Ce n’est ni l’événement ni la prophétie qui doivent nous surprendre, mais bien la proportion qui est entre l’un et l’autre, et qui est telle, que la prophétie paraît être un Évangile, et l’Évangile une prophétie répétée et retracée. Le rapport y est admirable ; tout s’y ajuste, tout s’y suit, tout s’y unit. Car je ne crois pas devoir m’arrêter à deux ou trois remarques de critique que les rabbins opposent à cette vérité.
Ils disent que le prophète parle d’un homme infirme, et que Jésus-Christ n’avait aucune infirmité ni aucune langueur naturelle ; qu’il était sain et vigoureux, et qu’il ne mourut que d’une mort violente. On répond que la langueur, dont il est parlé dans cet oracle, est accidentelle et volontaire, comme ces paroles le font connaître : Il l’a mis en langueur, et qu’il s’agit visiblement dans cet endroit, non des afflictions de la nature, mais des souffrances infligées comme peine du péché.
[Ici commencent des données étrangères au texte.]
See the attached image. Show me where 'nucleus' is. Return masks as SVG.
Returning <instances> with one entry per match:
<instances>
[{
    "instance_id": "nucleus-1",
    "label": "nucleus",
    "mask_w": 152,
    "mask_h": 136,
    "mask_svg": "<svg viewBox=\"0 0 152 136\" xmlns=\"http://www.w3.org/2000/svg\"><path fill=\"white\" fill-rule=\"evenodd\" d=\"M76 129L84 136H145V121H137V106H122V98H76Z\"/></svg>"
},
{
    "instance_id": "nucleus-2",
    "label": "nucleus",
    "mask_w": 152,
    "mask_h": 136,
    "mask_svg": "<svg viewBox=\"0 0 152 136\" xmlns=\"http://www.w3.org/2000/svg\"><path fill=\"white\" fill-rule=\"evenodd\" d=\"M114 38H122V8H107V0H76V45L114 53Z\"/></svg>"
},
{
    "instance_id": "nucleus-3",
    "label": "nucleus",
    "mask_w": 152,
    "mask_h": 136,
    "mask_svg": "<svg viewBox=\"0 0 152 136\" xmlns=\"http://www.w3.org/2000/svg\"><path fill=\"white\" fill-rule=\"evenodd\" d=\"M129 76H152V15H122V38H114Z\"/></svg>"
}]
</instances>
Ils ajoutent que Jésus-Christ n’a point prolongé ses jours, puisqu’il n’a vécu que trente-trois ans. On répond qu’il les a prolongés après sa mort, ayant obtenu l’éternité.
Ils demandent en quel sens Jésus-Christ a été partagé avec les puissants. On répond qu’il l’a été avec les rois et les princes des nations, qui se sont assujettis au sceptre de sa parole, ayant mis leurs sceptres à ses pieds. Ou si vous voulez, nous dirons que c’est une phrase hébraïque, qui signifie seulement en général que Jésus-Christ a été très bien partagé. Cela est trop petit pour mériter qu’on s’y arrête.
C’est cette proportion admirable de l’événement avec la prophétie, qui est si claire, si facile, et en même temps si sensible et si incontestable, qui convertit autrefois l’eunuque de la reine Candace, après que Philippe la lui eut fait connaître et sentir. Mais il ne se contenta pas de cet oracle, il parcourut les autres prophéties : et comme nous devons imiter son exemple, il est temps de passer à la considération des autres.